Bringing UCL research to bear in COP – the future of transport and the leadership of the World Bank

At COP, I gave a presentation of the Economics of Energy Innovation and System Transition (EEIST) project, focusing on new economic thinking (NET) about the green transition.  I also discussed the future of transport decarbonisation as part of a panel of industry representatives and policy advisors at the Renewable Energy Action (REA) Pavilion. This was an opportunity to present the results of our recent policy brief on the policies for the tipping point in the transition to zero-emission vehicles.  Lastly, I made a presentation at the Ukrainian Pavilion about war-time reconstruction efforts during the Future of Ukrainian Cities in Focus event, sharing my first-hand experience at Sida working on the OECD HDP (humanitarian-development-peace) nexus response to Ukrainian municipalities’ needs.

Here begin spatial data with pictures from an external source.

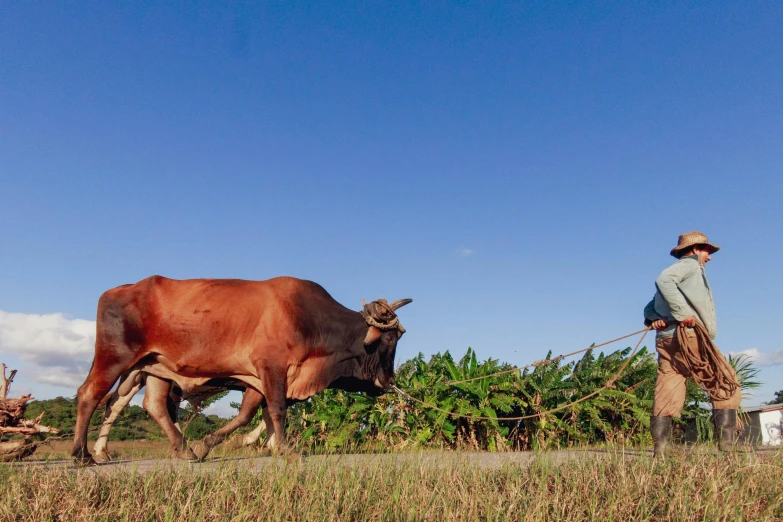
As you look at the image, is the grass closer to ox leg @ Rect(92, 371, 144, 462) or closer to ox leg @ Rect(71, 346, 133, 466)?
ox leg @ Rect(71, 346, 133, 466)

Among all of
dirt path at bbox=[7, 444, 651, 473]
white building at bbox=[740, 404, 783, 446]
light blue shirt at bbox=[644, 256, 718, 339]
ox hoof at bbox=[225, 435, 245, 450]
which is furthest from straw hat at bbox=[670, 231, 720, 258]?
ox hoof at bbox=[225, 435, 245, 450]

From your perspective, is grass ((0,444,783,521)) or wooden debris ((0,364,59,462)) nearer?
grass ((0,444,783,521))

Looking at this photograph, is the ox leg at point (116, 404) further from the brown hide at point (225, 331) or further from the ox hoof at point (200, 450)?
the ox hoof at point (200, 450)

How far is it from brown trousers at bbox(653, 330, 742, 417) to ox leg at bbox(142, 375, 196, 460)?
5.00 m

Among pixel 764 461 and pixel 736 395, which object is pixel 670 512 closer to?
pixel 764 461

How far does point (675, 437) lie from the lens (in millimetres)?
9109

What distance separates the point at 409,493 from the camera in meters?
4.36

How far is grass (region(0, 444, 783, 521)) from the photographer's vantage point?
3881mm

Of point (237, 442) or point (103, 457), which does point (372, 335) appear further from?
point (103, 457)

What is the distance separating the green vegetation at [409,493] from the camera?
388 cm

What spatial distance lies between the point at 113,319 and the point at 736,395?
245 inches

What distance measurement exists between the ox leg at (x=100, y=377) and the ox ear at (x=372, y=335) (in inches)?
98.1

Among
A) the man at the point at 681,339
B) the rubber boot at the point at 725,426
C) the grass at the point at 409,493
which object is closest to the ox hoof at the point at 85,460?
the grass at the point at 409,493

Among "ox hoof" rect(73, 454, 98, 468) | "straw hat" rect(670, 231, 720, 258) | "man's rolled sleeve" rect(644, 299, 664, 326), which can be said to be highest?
"straw hat" rect(670, 231, 720, 258)
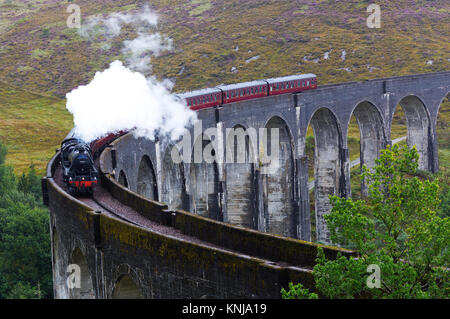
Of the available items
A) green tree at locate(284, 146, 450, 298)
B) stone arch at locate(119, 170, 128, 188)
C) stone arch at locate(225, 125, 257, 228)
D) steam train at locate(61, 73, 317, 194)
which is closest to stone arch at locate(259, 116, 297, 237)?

Beyond formal engagements, my time at COP was intellectually enriching, offering valuable, often unexpected connections for our research at UCL, e.g. whilst still orienting myself in the huge site on day one, I found myself attending the fireside chat with the World Bank leadership and the IMF, focusing on fossil-fuel phase ‘out’ or ‘down’ and the role of Carbon Capture and Storage (CCS) in the power sector. This made my day, as just before going to COP I was researching this area, leading a background paper on energy transition technologies and industrial decarbonisation for the forthcoming World Bank’s World Development Report on the feasibility of the transition from coal to gas, and CCS solutions in the power sector vis-à-vis emerging energy storage technologies. The panel's argument tophase ‘down’ fossil fuels rather than ‘out’, citing the growing power system balancing needs due to rapid uptake of renewables, contrasted starkly with our findings. Nevertheless, this encounter underscored the vital role of independent research and scientific evidence in informing the policies and strategic decision-making of multilateral institutions.

Image from COP28 showing Yaroslav Melekh appearing as a panelist in the Transport event
Illustration: Yaroslav Melekh appearing as a panellist at a COP28 Transport event

 

Life after COP

Having most of the global sectoral experts and stakeholders in one place, addressing the vital policy and research questions, makes attending COP highly rewarding for a researcher. The world of COP’s side events is inspiring but quite different to the official negotiations. One may grow frustrated regarding formal outcomes such as the restrained language on fossil fuels, yet it’s the first time they have actually made it into the text. Specifics on ‘means of implementation’ such as climate finance were also limited. Yet, COP still managed to deliver ‘something’ – principally, the Loss & Damage Fund was agreed with initial pledges, and countries agreed to the target of tripling renewable energy capacity by 2030. The key takeaway? Be patient in your researching life, moderate in your expectations, and exciting things may present themselves.